Requirement A —
Rewrite the paragraph of the hepatitis-C passage that begins "For Gilead this is great" as a concise bulleted list that keeps its main facts.
Requirement B —
Answer the following questions using the hepatitis-C passage, marking each answer to match its question:
(i) How many Americans does hepatitis C affect?
(ii) What is the average annual income of hepatitis-C patients?
(iii) On what date did three Democratic members of Congress send Gilead a letter?
Requirement C —
Reproduce the hepatitis-C passage starting at "Hepatitis C affects" and ending at "than eighty grand.", replacing "debilitating" with "severe".

Supplied text —
┏━━

Hepatitis C affects 3.2 million Americans; untreated, it leads to scarring of the liver and to liver cancer. Until now, the best treatments cured only about half of patients and often had debilitating side effects. But in December the F.D.A. approved the first in a new wave of hep-C drugs, Gilead’s Sovaldi. This is huge news—not just in medicine but on Wall Street. Vamil Divan, a drug-industry analyst at Credit Suisse, told me, “Sovaldi and the other new hep-C drugs are great drugs for a tough disease.” Sovaldi can cure ninety per cent of patients in three to six months, with only minor side effects. There’s just one catch: a single dose of the drug costs a thousand dollars, which means that a full, twelve-week course of treatment comes to more than eighty grand.
For Gilead this is great. Take an expensive treatment, multiply by a huge number of hepatitis-C patients, and you get a very lucrative business proposition. It’s also good news for patients. But it’s a big problem for insurers and taxpayers, who—given that hepatitis-C patients have an average annual income of just twenty-three thousand dollars—are going to end up footing much of the bill. There has been an uproar of criticism. Private insurers blasted Gilead’s pricing strategy; the pharmacy-benefit manager Express Scripts said that it wanted its clients to stop using Sovaldi once an alternative appears. Then, on March 20th, three Democratic members of Congress sent Gilead a letter asking it to explain why Sovaldi costs so much. The letter had no force of law, but it spooked investors by raising the spectre of what they most fear—price regulation.

┗━━

Dataset content —
┏━━

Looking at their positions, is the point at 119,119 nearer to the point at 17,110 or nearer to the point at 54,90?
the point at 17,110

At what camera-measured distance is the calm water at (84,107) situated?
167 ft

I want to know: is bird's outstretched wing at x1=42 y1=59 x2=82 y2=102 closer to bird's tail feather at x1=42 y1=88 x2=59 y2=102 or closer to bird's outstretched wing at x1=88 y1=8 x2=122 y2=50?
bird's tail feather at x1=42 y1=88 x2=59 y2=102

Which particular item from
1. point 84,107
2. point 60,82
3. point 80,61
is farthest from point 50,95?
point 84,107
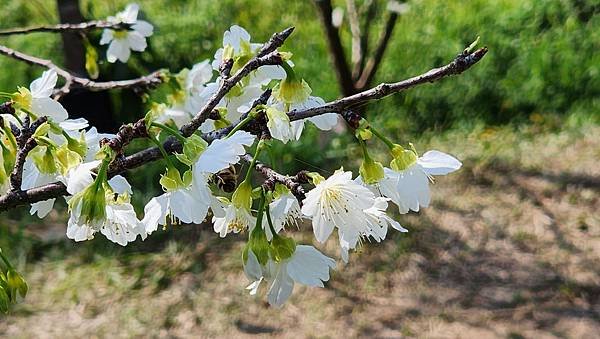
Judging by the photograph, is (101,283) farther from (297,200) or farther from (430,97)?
(297,200)

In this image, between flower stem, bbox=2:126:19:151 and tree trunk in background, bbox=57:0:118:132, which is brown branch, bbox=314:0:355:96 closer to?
tree trunk in background, bbox=57:0:118:132

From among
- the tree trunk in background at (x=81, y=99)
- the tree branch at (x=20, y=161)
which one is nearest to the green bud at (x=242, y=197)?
the tree branch at (x=20, y=161)

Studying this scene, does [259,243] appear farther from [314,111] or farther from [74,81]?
[74,81]

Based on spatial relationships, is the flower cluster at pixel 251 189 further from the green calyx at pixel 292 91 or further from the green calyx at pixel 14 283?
the green calyx at pixel 14 283

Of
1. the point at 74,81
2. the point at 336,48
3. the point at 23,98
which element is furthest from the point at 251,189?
the point at 336,48

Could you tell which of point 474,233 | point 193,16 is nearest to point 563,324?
point 474,233

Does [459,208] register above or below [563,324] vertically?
above
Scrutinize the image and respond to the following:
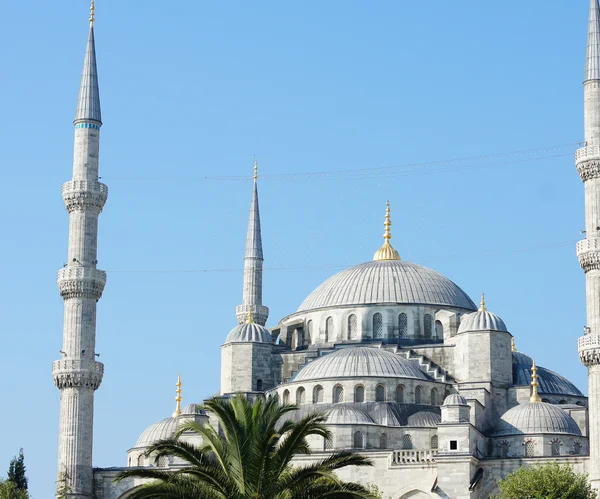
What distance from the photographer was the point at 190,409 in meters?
46.5

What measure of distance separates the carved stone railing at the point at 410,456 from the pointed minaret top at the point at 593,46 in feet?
40.0

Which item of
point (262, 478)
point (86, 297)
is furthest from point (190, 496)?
point (86, 297)

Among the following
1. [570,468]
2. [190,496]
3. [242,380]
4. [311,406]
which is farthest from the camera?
[242,380]

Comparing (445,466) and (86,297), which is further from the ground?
(86,297)

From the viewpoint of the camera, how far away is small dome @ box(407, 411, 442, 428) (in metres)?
44.8

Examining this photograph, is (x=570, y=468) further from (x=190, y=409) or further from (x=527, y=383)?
(x=190, y=409)

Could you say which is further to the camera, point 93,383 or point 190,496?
point 93,383

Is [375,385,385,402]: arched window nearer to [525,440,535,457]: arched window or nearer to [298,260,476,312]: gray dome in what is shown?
[525,440,535,457]: arched window

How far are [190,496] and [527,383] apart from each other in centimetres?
2767

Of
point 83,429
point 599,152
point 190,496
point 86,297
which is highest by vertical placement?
point 599,152

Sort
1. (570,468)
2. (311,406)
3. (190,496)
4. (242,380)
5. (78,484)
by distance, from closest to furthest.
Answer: (190,496) → (570,468) → (78,484) → (311,406) → (242,380)

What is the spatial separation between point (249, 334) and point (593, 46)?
16191mm

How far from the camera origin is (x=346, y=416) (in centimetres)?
4416

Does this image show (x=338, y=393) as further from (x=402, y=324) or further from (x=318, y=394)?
(x=402, y=324)
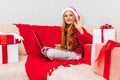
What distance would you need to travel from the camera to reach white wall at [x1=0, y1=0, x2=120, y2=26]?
8.02 feet

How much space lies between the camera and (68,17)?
6.89ft

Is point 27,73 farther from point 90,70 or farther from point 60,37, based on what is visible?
point 60,37

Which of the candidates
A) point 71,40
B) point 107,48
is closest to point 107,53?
point 107,48

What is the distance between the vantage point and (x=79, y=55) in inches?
75.4

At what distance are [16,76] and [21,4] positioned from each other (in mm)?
1102

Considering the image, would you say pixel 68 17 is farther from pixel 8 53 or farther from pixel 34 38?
pixel 8 53

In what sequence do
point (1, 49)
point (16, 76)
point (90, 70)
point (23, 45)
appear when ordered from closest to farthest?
point (90, 70)
point (16, 76)
point (1, 49)
point (23, 45)

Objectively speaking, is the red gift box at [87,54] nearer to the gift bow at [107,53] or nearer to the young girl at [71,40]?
the young girl at [71,40]

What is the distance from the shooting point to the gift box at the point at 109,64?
44.4 inches

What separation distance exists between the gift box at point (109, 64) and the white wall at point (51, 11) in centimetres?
121

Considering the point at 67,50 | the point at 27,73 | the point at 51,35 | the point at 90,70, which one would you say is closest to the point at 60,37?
the point at 51,35

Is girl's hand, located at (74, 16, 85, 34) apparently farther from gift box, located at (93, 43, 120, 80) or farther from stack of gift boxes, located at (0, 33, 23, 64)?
gift box, located at (93, 43, 120, 80)

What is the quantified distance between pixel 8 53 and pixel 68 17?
62cm

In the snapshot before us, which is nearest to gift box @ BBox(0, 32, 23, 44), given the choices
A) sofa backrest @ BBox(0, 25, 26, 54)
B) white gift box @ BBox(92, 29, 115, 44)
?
sofa backrest @ BBox(0, 25, 26, 54)
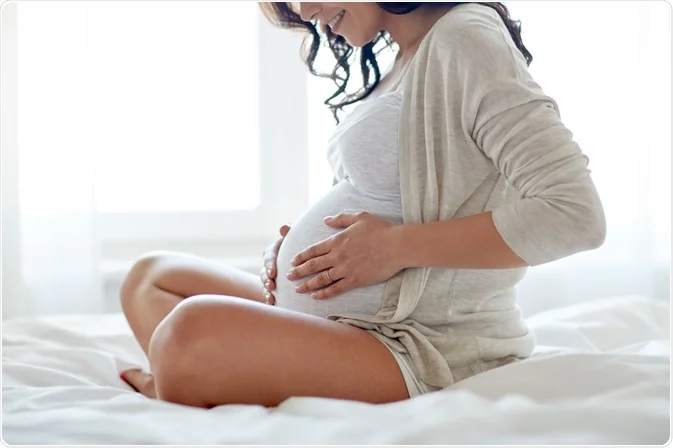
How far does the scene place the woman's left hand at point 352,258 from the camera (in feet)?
3.16

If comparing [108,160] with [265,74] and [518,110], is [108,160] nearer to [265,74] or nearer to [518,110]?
[265,74]

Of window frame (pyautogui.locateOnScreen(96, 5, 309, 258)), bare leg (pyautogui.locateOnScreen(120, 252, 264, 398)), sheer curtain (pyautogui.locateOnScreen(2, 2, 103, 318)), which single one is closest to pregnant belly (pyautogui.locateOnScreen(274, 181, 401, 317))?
bare leg (pyautogui.locateOnScreen(120, 252, 264, 398))

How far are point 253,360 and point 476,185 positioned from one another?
37cm

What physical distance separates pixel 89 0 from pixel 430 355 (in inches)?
58.8

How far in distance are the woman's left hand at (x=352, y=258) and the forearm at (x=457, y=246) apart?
0.02 metres

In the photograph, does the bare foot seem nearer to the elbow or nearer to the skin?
the skin

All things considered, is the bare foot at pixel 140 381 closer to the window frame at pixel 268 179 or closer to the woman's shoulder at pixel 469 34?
the woman's shoulder at pixel 469 34

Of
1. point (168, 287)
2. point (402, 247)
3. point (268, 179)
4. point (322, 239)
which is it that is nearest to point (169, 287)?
point (168, 287)

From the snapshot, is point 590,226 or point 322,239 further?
point 322,239

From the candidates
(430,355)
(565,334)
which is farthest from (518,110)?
(565,334)

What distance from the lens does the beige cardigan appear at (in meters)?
0.88

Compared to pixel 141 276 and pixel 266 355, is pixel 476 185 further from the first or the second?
pixel 141 276

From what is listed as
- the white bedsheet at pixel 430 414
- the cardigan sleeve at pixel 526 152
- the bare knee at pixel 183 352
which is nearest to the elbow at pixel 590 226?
the cardigan sleeve at pixel 526 152

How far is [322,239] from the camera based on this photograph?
1.06 metres
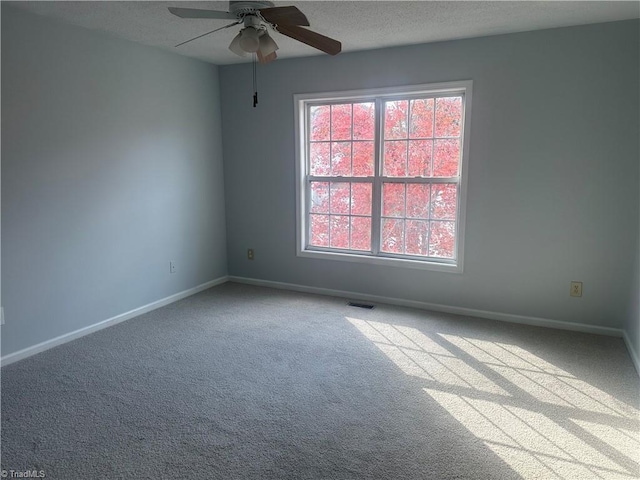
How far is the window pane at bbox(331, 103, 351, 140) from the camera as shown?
4168 mm

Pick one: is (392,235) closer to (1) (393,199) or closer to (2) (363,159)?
(1) (393,199)

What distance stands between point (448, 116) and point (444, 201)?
733 millimetres

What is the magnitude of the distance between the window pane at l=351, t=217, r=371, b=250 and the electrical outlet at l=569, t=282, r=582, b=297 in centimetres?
176

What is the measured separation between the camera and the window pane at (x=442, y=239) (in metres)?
3.88

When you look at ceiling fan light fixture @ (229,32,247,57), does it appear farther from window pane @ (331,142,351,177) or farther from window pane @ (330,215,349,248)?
window pane @ (330,215,349,248)

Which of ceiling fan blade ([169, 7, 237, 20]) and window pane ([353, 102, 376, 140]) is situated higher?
ceiling fan blade ([169, 7, 237, 20])

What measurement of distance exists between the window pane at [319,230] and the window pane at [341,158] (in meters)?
0.48

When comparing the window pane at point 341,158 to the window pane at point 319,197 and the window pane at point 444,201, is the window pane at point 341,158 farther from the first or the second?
the window pane at point 444,201

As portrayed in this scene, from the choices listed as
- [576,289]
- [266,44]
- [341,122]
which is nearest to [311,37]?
[266,44]

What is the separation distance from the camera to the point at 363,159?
4.14 metres

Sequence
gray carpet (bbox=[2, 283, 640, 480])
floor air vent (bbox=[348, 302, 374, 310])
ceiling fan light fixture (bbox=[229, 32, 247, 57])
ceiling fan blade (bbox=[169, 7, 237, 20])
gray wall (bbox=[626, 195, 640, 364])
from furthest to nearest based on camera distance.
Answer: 1. floor air vent (bbox=[348, 302, 374, 310])
2. gray wall (bbox=[626, 195, 640, 364])
3. ceiling fan light fixture (bbox=[229, 32, 247, 57])
4. ceiling fan blade (bbox=[169, 7, 237, 20])
5. gray carpet (bbox=[2, 283, 640, 480])

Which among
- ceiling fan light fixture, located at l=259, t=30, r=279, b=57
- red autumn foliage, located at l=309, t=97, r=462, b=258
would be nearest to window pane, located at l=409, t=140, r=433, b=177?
red autumn foliage, located at l=309, t=97, r=462, b=258

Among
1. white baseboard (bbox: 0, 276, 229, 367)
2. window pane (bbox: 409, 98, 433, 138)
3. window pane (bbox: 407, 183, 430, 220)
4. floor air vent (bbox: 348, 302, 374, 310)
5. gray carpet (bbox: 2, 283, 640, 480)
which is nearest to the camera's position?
gray carpet (bbox: 2, 283, 640, 480)

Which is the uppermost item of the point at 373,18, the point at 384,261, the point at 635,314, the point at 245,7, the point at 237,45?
the point at 373,18
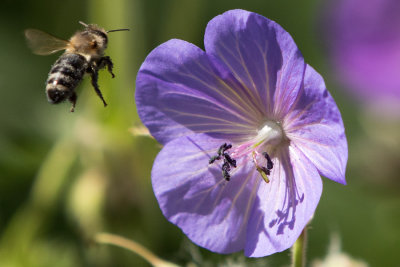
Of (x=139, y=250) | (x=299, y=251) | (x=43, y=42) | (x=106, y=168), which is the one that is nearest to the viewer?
(x=299, y=251)

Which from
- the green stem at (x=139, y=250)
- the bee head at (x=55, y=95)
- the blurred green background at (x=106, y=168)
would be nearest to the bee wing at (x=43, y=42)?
the bee head at (x=55, y=95)

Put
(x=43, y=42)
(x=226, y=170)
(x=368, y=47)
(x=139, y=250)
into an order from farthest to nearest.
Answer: (x=368, y=47)
(x=139, y=250)
(x=43, y=42)
(x=226, y=170)

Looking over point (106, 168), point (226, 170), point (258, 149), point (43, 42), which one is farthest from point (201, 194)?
point (106, 168)

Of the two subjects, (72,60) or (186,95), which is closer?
(186,95)

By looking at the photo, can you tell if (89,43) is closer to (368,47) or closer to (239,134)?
(239,134)

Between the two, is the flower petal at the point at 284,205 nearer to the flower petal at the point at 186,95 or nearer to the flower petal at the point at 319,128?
the flower petal at the point at 319,128

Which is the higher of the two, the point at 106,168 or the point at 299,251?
the point at 299,251

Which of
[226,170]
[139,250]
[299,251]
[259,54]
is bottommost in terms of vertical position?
[139,250]

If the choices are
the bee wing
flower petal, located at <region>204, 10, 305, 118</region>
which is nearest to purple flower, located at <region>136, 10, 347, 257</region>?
flower petal, located at <region>204, 10, 305, 118</region>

┗━━

Exercise output A —
- Sovaldi's high price, multiplied by the large number of hepatitis-C patients, makes it very lucrative for Gilead.
- The drug is also good news for patients.
- Insurers and taxpayers face a big problem. Hepatitis-C patients average only twenty-three thousand dollars in annual income, so these payers will end up covering much of the cost.
- Private insurers criticized Gilead's pricing.
- The pharmacy-benefit manager Express Scripts said it wanted its clients to stop using Sovaldi once an alternative appears.
- On March 20th, three Democratic members of Congress sent Gilead a letter asking it to explain Sovaldi's cost.
- The letter had no force of law. Even so, it alarmed investors by raising the prospect of price regulation.

Exercise output B —
(i) 3.2 million
(ii) Twenty-three thousand dollars
(iii) March 20th

Exercise output C —
Hepatitis C affects 3.2 million Americans; untreated, it leads to scarring of the liver and to liver cancer. Until now, the best treatments cured only about half of patients and often had severe side effects. But in December the F.D.A. approved the first in a new wave of hep-C drugs, Gilead’s Sovaldi. This is huge news—not just in medicine but on Wall Street. Vamil Divan, a drug-industry analyst at Credit Suisse, told me, “Sovaldi and the other new hep-C drugs are great drugs for a tough disease.” Sovaldi can cure ninety per cent of patients in three to six months, with only minor side effects. There’s just one catch: a single dose of the drug costs a thousand dollars, which means that a full, twelve-week course of treatment comes to more than eighty grand.